For s3-ocr issue #21 I needed to write a test that simulates what happens when Amazon Textract returns a "LimitExceededException". When using boto this error presents itself as an exception:
botocore.errorfactory.LimitExceededException: An error occurred (LimitExceededException) when calling the StartDocumentTextDetection operation: Open jobs exceed maximum concurrent job limit
I uses moto to simulate AWS in that test suite, but moto does not yet have a mechanism for simulating Textract errors like this one.
I ended up turning to Python mocks, here provided by the the pytest-mock fixture.
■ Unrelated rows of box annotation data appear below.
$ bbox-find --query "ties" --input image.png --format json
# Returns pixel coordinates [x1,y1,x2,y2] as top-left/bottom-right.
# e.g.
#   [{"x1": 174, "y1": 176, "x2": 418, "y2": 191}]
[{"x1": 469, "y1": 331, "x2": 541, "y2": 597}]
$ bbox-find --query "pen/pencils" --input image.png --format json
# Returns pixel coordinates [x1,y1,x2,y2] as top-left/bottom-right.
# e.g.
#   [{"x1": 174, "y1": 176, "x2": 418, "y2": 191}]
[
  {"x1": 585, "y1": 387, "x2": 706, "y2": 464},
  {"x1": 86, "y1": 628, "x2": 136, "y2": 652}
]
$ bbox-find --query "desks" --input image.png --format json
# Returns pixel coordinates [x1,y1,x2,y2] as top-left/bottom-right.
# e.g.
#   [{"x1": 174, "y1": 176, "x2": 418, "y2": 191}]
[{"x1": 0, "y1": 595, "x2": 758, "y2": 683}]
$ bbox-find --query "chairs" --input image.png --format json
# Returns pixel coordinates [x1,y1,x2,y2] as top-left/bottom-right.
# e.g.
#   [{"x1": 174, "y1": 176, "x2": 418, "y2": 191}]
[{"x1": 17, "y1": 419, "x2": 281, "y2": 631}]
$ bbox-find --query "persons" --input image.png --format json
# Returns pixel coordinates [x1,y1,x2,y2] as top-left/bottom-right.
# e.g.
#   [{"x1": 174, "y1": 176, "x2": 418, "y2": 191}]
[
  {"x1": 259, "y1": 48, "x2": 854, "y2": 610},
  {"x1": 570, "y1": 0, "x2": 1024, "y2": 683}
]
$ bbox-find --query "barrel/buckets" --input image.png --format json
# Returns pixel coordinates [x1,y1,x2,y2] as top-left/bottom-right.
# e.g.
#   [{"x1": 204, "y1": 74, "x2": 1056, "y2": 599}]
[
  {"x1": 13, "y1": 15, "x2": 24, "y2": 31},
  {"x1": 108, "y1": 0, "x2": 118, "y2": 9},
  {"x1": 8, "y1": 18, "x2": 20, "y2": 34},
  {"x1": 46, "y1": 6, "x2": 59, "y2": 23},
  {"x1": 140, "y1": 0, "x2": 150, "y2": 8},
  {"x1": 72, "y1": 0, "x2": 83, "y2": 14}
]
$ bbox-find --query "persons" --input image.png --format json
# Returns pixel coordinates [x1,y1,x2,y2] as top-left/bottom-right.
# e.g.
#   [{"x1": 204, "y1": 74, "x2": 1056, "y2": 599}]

Here's the test I came up with:
def test_limit_exceeded_automatic_retry(s3, mocker):
mocked = mocker.patch("s3_ocr.cli.start_document_text_extraction")
# It's going to fail the first time, then succeed
mocked.side_effect = [
boto3.client("textract").exceptions.LimitExceededException(
error_response={},
operation_name="StartDocumentTextExtraction",
),
{"JobId": "123"},
]
runner = CliRunner()
result = runner.invoke(cli, ["start", "my-bucket", "--all"])
assert result.exit_code == 0
assert result.output == (
"Found 0 files with .s3-ocr.json out of 1 PDFs\n"
"An error occurred (Unknown) when calling the StartDocumentTextExtraction operation: Unknown - retrying...\n"
"Starting OCR for blah.pdf, Job ID: 123\n"
)
Here I'm patching the function identified by the string "s3_ocr.cli.start_document_text_extraction"
. This is a new function that I wrote specifically to make this mock easier to apply - it lives in s3_ocr/cli.py
and looks like this:
def start_document_text_extraction(textract, **kwargs):
# Wrapper function to make this easier to mock in tests
return textract.start_document_text_detection(**kwargs)
The most confusing thing about working with Python mocks is figuring out the string to use to mock the right piece of code. I like this pattern of refactoring the code under test to make it as simple to mock as possible.
The code I am testing here implements automatic retries. As such, I needed the API method I am simulating to fail the first time and then succeed the second time.
Originally I had done this with a side_effect()
function - see below - but then @szotten on Twitter pointed out that you can instead set mock.side_effect
to a list and it will cycle through those items in turn:
mocked.side_effect = [
boto3.client("textract").exceptions.LimitExceededException(
error_response={},
operation_name="StartDocumentTextExtraction",
),
{"JobId": "123"},
]
Any exception objects in that list will be raised by the mocked function; any other kind of object will be returned.
The hardest thing to figure out was how to simulate the exception. The original error message indicated botocore.errorfactory.LimitExceededException
but that's not actually a class you can import and raise.
Instead, I used boto3.client("textract").exceptions.LimitExceededException
.
Figuring out that it needed an error_response
and operation_name
was tricky too. I eventually tracked down the botocore
ClientError
constructor, which showed me what I needed to provide:
class ClientError(Exception):
MSG_TEMPLATE = (
'An error occurred ({error_code}) when calling the {operation_name} '
'operation{retry_info}: {error_message}'
)
def __init__(self, error_response, operation_name):
retry_info = self._get_retry_info(error_response)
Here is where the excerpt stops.